I. Introduction
At Sakana AI, we develop cutting-edge foundational models using evolution-inspired concepts such as evolutionary optimization. The development of deep learning relies on researchers' trial and error and theoretical insights, and preference optimization algorithms are crucial for aligning Large Language Models (LLMs) with human preferences. As LLMs' abilities to generate hypotheses and write code have been enhanced, a question arises: Can AI be used to automate AI research and discovery processes? This year, we began using evolutionary algorithms to develop better LLM training methods and also used LLMs as better evolutionary algorithms. We pondered whether LLMs could propose better LLM training algorithms, a process we call LLM². We have published a report introducing the synthesis of new preference optimization algorithms using LLMs, discovering high-performing algorithms such as DiscoPOP, and have open-sourced related models, functions, and code. We have also collaborated with the University of Oxford and the University of Cambridge.
II. Method Introduction
Evolutionary Perspective on Objective Function Discovery
We employ an LLM-driven discovery method in three steps: First, provide the LLM with an initial task and problem description, which may include examples or previous evaluations and performance records; then the LLM outputs hypotheses, method names, and code implementations, which are used for internal loop training and storing performance results; finally, update the LLM's context with new evaluation results. This method is more general and can be used to design model architecture components or optimization algorithms, etc. In experiments, we found that the LLM-driven discovery process alternates between exploration, fine-tuning, and knowledge combination steps, not random searches, but rather combines concepts in a complementary manner.
Discovering Cutting-Edge Preference Optimization Methods
Offline preference optimization is used to align language models with human feedback. Over the past year, there have been various methods, but the objective functions have not varied much. We used the aforementioned method to discover new preference optimization algorithms, running approximately 100 generations and recording the best performers. We found that many LLM-named and created objective functions outperformed human-designed ones. After evaluation on other tasks such as AlpacaEval 2.0, the "LRML" loss performed well, and we named it Discovered Preference Optimization (DiscoPOP). It has interesting characteristics, such as non-convexity, and has good properties on other tasks and hyperparameters. Compared to existing methods like DPO, it scores higher and deviates less from the base model.

= Supplied data =
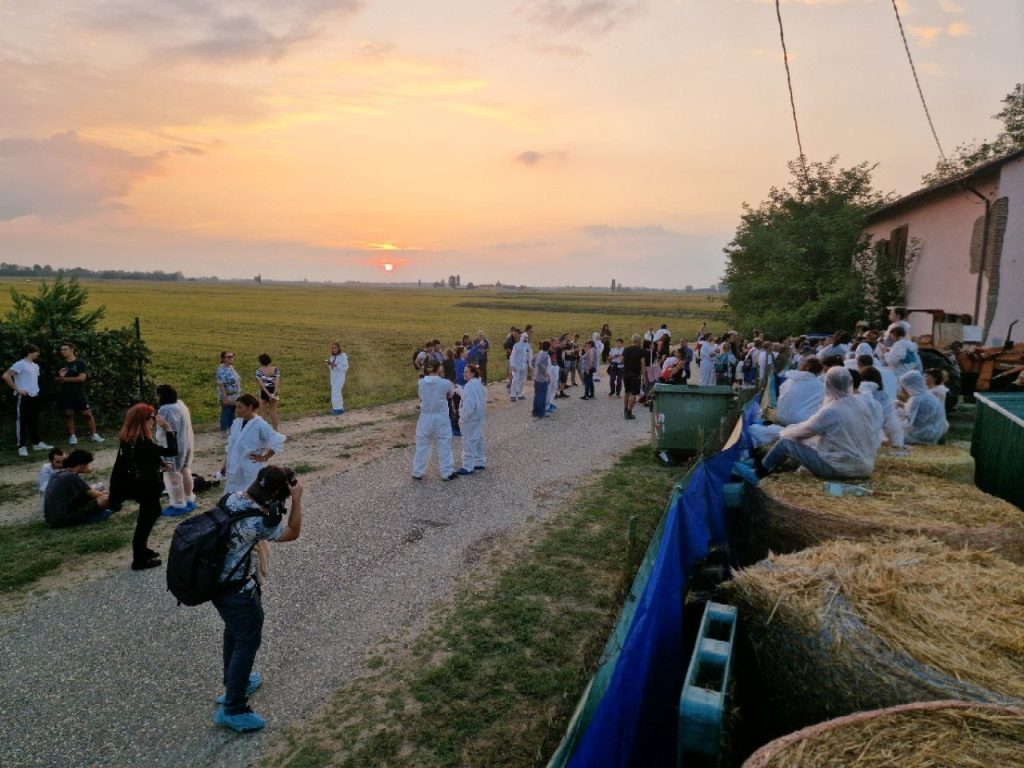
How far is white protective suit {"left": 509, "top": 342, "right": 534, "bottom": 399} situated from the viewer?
677 inches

= Work required =
Reproduce the preference optimization article word for word, between "II. Method Introduction" and "a complementary manner.", inclusive. The listing has nothing to do with the preference optimization article.

= Exercise solution =
II. Method Introduction
Evolutionary Perspective on Objective Function Discovery
We employ an LLM-driven discovery method in three steps: First, provide the LLM with an initial task and problem description, which may include examples or previous evaluations and performance records; then the LLM outputs hypotheses, method names, and code implementations, which are used for internal loop training and storing performance results; finally, update the LLM's context with new evaluation results. This method is more general and can be used to design model architecture components or optimization algorithms, etc. In experiments, we found that the LLM-driven discovery process alternates between exploration, fine-tuning, and knowledge combination steps, not random searches, but rather combines concepts in a complementary manner.